Esaminiamoli meglio.
Il peculato
La possibilità che l’amministratore di sostegno si appropri indebitamente di somme di denaro appartenenti al beneficiario (tecnicamente si parla di peculato) è, senza alcun dubbio, una delle
preoccupazioni principali che derivano dalla nomina di un amministratore di sostegno.
Proprio per questo motivo l’amministratore è tenuto a predisporre periodicamente il rendiconto,
nel quale deve indicare e documentare le entrate e le uscite del beneficiario. In questo modo il
Giudice Tutelare ha la possibilità di verificare l’attività dell’amministratore e se, del caso, chiedere
chiarimenti o fornire indicazioni a riguardo.
L’abuso d’ufficio
Uno degli aspetti principali dell’amministrazione di sostegno è quello indicato nell’art. 410 c.c., che
stabilisce che l’amministratore deve tenere conto dei bisogni e delle aspirazioni del beneficiario e
tempestivamente informare il beneficiario circa gli atti da compiere nonché il giudice tutelare in
caso di dissenso con il beneficiario stesso.

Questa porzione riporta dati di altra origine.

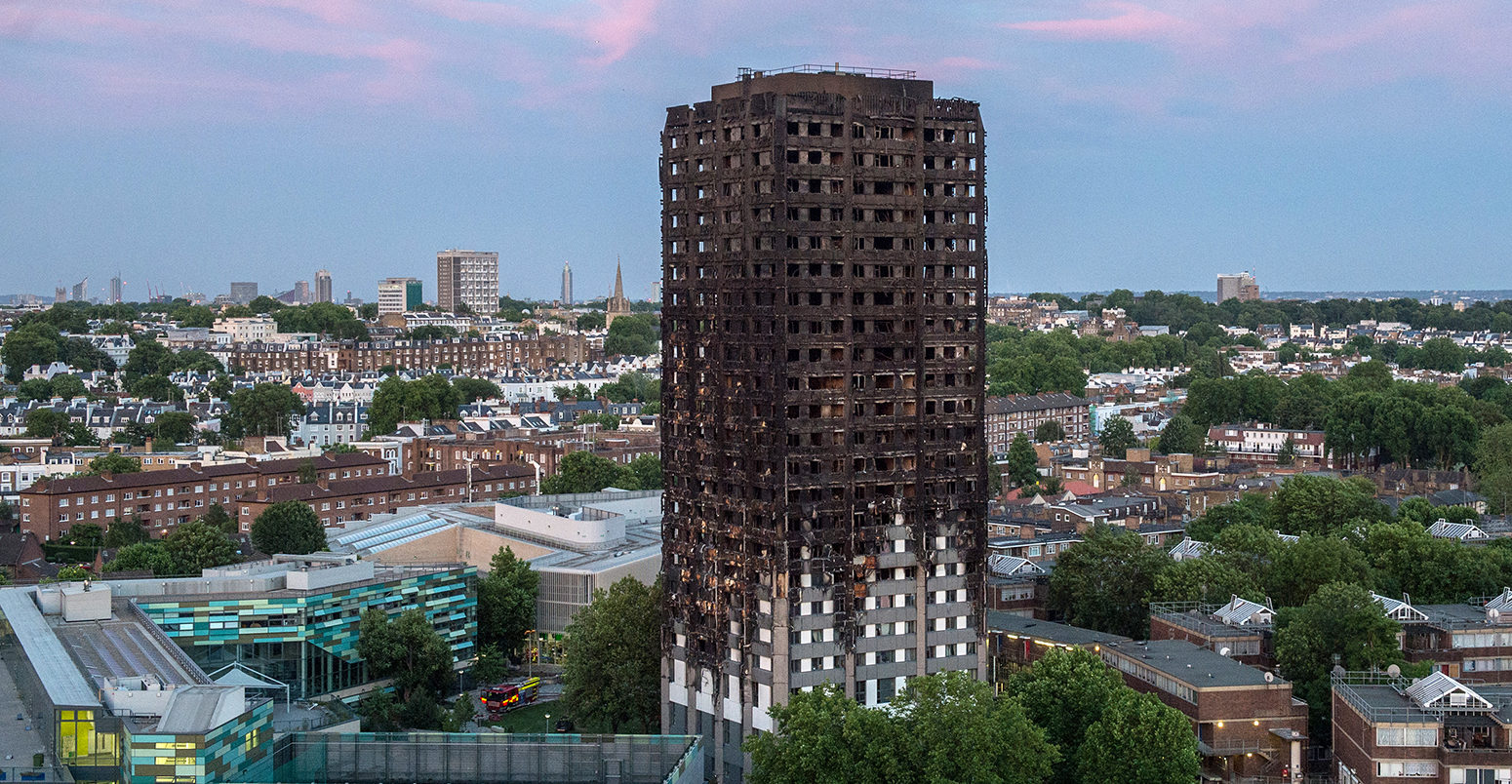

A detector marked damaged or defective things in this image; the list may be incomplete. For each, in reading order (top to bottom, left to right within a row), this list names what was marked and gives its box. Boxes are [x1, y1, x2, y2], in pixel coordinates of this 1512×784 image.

fire-damaged tower block [663, 65, 995, 776]
charred concrete facade [663, 67, 995, 776]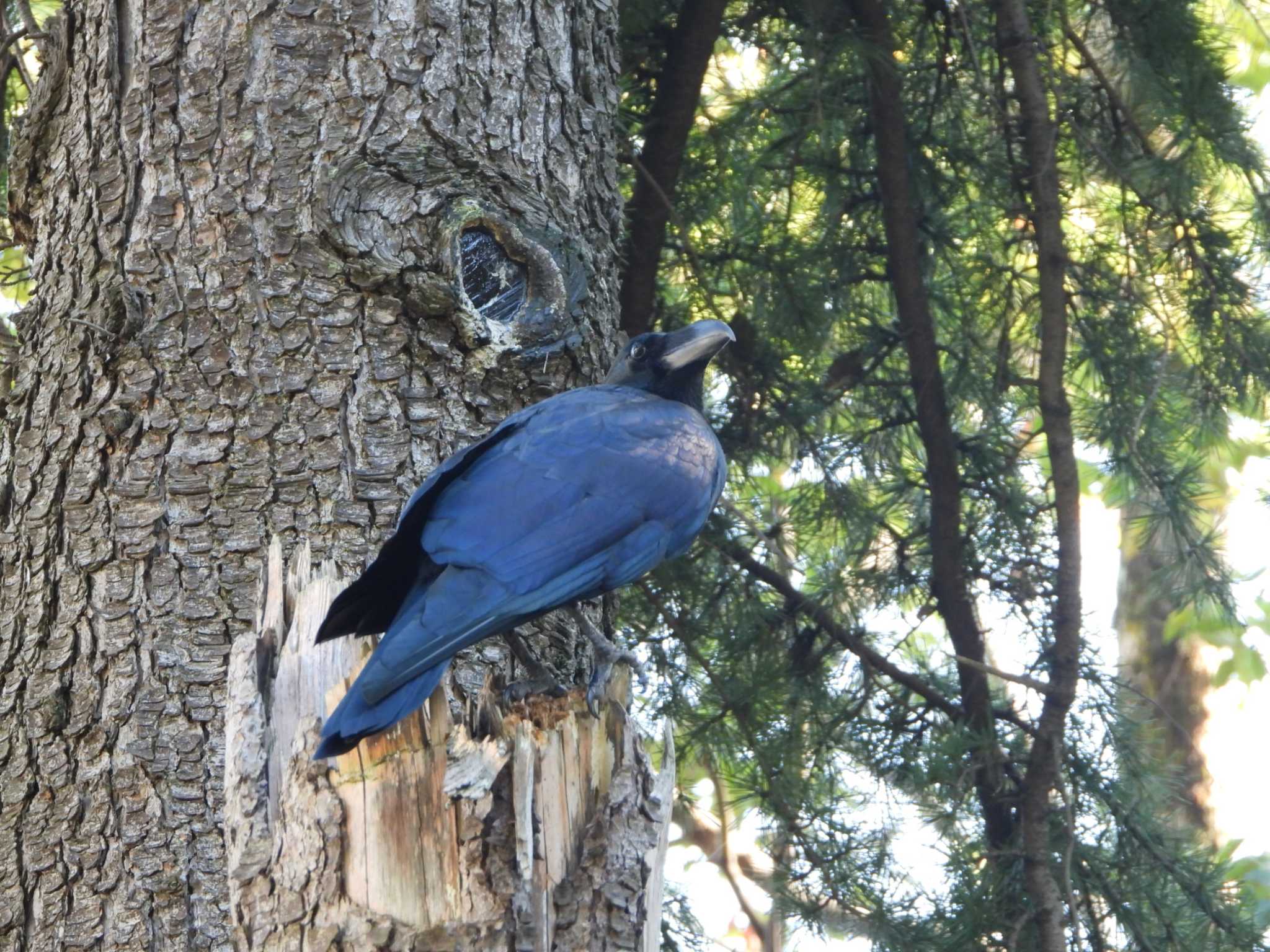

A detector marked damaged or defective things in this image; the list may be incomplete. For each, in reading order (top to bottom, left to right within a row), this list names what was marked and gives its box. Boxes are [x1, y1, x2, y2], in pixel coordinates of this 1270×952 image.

splintered wood [224, 540, 675, 949]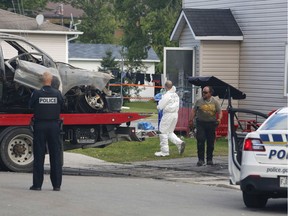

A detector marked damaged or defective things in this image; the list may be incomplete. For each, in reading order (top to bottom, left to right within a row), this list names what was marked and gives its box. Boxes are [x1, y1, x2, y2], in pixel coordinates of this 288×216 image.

burned vehicle [0, 33, 121, 114]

Nel caso in cui, invece, l’amministratore agisca ignorando tale obbligo potrebbe incorrere
nell’abuso d’ufficio, se con tale comportamento intenzionalmente procuri a sé o ad altri un ingiusto vantaggio patrimoniale ovvero arrechi ad altri un danno ingiusto. Nello svolgimento del proprio incarico egli, dunque, deve sempre rapportarsi con il beneficiario o, nei casi in cui ciò non sia
possibile (ad esempio, per le condizioni di salute del beneficiario stesso), con il giudice tutelare, al
fine di individuare la soluzione che si ritiene migliore nell’interesse della persona amministrata.
Il reato di falso
L’art. 479 c.p. punisce il pubblico ufficiale che nell’esercizio del suo incarico rende una falsa attestazione.
Nel caso dell’amministrazione di sostegno tale circostanza potrebbe verificarsi, ad esempio, qualora l’amministratore dichiarasse falsamente che il beneficiario si trova in condizioni di indigenza,
per poter così beneficiare di determinati contributi economici.
Ai fini della sussistenza dell’elemento soggettivo è sufficiente il dolo generico, e cioè la volontarietà e la consapevolezza della falsa attestazione. Tale delitto si verifica, dunque, non solo quando la
falsità sia compiuta senza l’intenzione di nuocere ma anche quando la sua commissione sia accompagnata dalla convinzione di non produrre alcun danno.